**Problem statement**
How many lines in the listing below contain the string "photo"? Case counts, and the reply should be the number alone.

**Records for this exercise**
%%
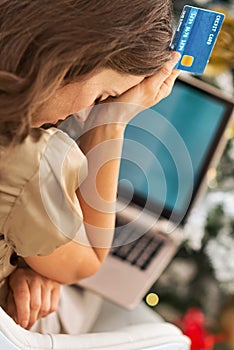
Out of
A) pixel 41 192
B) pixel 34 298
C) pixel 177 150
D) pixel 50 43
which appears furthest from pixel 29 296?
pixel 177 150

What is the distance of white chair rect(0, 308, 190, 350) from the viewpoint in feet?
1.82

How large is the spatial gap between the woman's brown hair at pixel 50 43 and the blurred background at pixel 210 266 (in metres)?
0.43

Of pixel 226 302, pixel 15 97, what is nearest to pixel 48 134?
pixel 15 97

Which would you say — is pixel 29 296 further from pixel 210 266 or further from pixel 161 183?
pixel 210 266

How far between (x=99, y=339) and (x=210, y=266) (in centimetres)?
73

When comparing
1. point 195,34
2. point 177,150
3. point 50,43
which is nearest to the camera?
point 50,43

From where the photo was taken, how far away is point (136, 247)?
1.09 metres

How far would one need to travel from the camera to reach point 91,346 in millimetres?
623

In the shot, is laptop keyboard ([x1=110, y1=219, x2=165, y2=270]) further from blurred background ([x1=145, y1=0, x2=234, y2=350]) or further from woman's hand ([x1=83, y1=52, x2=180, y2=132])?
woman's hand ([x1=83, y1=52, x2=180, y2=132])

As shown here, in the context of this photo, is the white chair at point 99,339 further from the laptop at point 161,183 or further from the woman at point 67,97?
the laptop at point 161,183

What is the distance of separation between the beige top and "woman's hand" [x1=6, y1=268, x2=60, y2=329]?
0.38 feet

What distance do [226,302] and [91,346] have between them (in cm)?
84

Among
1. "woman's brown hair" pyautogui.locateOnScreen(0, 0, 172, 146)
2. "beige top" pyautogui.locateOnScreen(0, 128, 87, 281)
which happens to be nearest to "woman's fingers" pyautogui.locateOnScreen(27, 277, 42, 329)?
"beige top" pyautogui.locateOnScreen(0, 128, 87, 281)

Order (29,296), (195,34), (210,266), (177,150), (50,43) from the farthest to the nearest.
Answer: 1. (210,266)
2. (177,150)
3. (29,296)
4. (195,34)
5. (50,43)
%%
%%
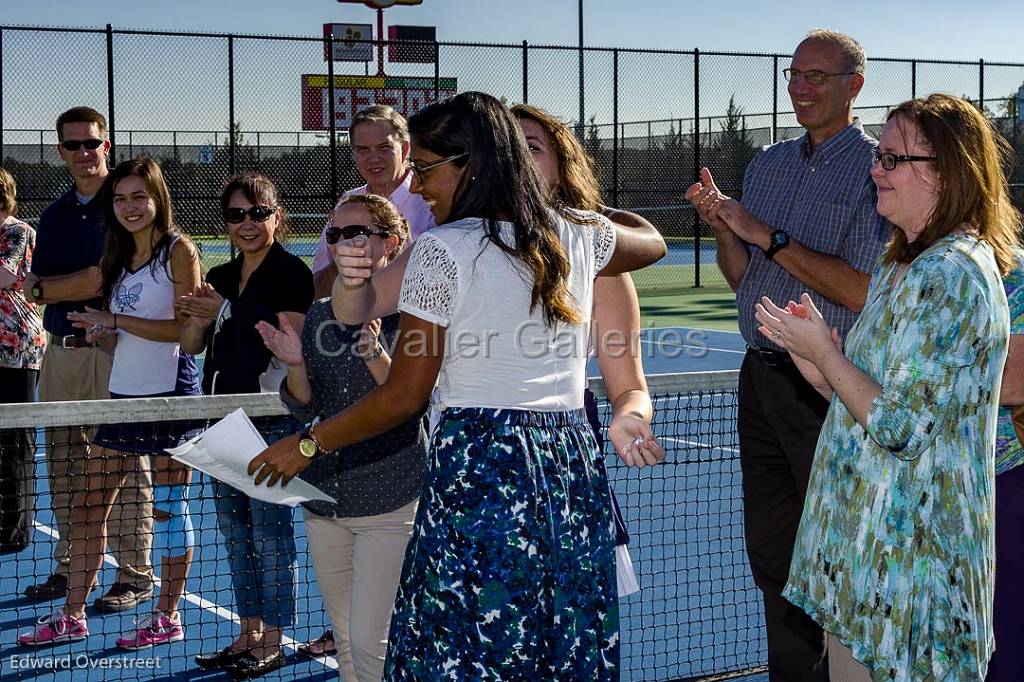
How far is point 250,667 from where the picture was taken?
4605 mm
%%
**Complete output**
2